Think back to the turn of the century. Older heads can still remember when press packs were distributed by post and coverage was tracked by going out and buying the newspaper with your fingers crossed. Fast forward to today and those practices are almost impossible to relate to – the world of PR is moving much, much faster.
This speed is accompanied by increased volume. The amount of material distributed and the number of outlets through which that distribution takes place has risen – and continues to rise – at an astronomical rate. The advent of Twitter is a case in point, as is the development of speed-reading technologies such as Spritz. With the increased speed and volume, the nature of written content has also changed dramatically. Tweeting forces the user into unbending, 140-character concision, while Spritz, which prioritises efficiency over all else, could reduce reading to a rapid download of information – and as such make writers forget their stylistic verve.

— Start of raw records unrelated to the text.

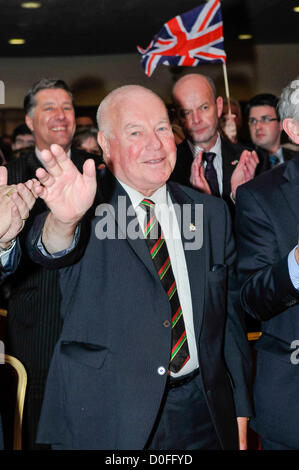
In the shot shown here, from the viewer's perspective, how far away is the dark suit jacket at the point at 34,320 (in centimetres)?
231

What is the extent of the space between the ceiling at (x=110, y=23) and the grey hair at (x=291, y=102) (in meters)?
5.06

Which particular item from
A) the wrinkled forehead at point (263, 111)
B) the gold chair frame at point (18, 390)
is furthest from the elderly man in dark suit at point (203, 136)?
the gold chair frame at point (18, 390)

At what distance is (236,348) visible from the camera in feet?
6.10

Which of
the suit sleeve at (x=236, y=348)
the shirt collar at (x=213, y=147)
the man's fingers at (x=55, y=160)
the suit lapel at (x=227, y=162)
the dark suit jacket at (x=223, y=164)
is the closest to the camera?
the man's fingers at (x=55, y=160)

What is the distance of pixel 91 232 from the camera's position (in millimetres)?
1668

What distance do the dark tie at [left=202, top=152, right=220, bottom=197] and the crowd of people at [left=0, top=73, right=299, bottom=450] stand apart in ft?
4.45

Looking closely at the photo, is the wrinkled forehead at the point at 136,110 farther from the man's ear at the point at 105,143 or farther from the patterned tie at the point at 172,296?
the patterned tie at the point at 172,296

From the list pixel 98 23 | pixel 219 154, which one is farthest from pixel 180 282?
pixel 98 23

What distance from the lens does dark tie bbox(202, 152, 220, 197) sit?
3.25 m

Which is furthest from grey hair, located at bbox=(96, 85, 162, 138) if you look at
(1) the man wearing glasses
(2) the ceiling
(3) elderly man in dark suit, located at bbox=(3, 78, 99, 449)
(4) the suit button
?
(2) the ceiling

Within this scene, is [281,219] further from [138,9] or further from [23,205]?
[138,9]

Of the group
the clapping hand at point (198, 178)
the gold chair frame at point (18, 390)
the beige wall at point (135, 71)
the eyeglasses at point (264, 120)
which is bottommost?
the gold chair frame at point (18, 390)

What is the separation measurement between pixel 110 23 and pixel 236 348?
611 centimetres

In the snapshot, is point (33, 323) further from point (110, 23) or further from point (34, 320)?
point (110, 23)
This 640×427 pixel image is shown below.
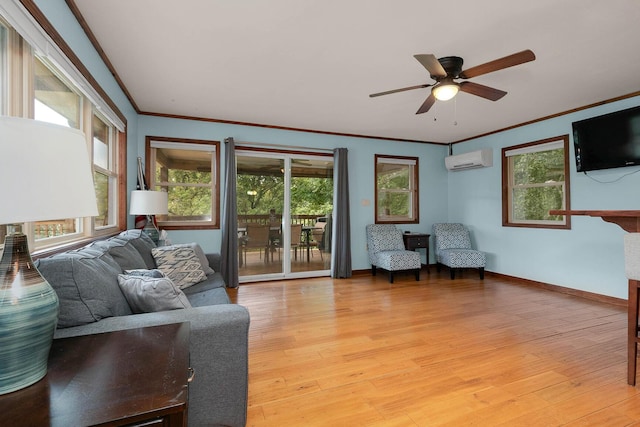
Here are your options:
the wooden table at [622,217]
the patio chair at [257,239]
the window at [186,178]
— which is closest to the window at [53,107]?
the window at [186,178]

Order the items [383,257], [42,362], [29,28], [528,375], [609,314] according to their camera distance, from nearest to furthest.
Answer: [42,362] → [29,28] → [528,375] → [609,314] → [383,257]

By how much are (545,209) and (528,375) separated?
3.32 meters

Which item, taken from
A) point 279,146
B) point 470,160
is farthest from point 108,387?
point 470,160

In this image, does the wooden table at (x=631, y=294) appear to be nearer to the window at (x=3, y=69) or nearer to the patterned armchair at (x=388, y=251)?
the patterned armchair at (x=388, y=251)

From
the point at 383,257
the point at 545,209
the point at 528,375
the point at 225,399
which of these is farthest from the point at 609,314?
the point at 225,399

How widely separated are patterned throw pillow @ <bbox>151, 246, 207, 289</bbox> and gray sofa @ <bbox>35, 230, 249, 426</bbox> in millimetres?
1083

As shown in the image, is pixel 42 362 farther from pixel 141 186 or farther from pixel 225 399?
pixel 141 186

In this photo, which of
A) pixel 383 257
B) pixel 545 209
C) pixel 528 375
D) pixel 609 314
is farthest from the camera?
pixel 383 257

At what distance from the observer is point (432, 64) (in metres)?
2.26

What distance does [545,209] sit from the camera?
A: 4.48 m

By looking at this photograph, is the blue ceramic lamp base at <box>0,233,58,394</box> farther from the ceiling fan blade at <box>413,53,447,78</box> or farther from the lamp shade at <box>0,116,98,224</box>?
the ceiling fan blade at <box>413,53,447,78</box>

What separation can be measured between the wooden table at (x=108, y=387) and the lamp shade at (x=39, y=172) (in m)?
0.47

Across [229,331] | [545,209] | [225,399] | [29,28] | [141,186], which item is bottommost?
[225,399]

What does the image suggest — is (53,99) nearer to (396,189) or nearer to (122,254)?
(122,254)
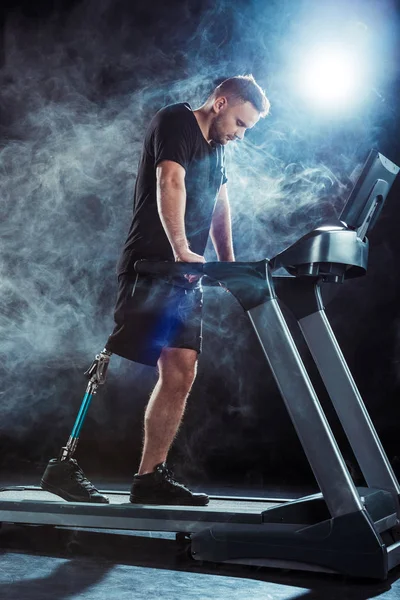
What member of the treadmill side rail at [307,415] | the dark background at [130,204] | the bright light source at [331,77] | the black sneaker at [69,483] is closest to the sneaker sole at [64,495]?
the black sneaker at [69,483]

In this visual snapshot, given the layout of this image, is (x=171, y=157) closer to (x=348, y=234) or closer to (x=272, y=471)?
(x=348, y=234)

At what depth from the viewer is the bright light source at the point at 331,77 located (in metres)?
4.03

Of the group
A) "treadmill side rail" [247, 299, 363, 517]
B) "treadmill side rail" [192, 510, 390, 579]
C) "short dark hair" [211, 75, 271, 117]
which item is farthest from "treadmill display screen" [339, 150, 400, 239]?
"treadmill side rail" [192, 510, 390, 579]

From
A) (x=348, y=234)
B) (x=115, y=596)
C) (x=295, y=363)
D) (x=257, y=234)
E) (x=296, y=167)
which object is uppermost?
(x=296, y=167)

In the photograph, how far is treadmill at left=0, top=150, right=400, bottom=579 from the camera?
194cm

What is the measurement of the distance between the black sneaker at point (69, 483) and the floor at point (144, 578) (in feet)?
0.56

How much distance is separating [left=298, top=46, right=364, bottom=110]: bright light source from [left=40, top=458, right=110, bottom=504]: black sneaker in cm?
266

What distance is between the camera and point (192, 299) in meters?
2.69

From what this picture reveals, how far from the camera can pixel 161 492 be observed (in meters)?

The experiment outlined in The New Yorker shows that how we read – and the way in which we digest what we read – changes dramatically from print to online.
As the divide between book and screen is examined more closely, certain trends will emerge – trends that PR can use to get its message across more effectively. Eventually, it will come down – in part – to science. We’ll know what size print to use, which font is the most appealing statistically, and how long lines should be to keep the reader reading.
But – and writers can breathe a sigh of relief – the development won’t all be scientific. What will matter in equal measure, as indeed it matters today, are the ideas behind the words and the skill with which they’re harnessed. As more media channels emerge, so the volume of written content will increase. Part of the writer’s – and the PR team’s – skill is getting their content to stand out. And it’s only going to get more difficult.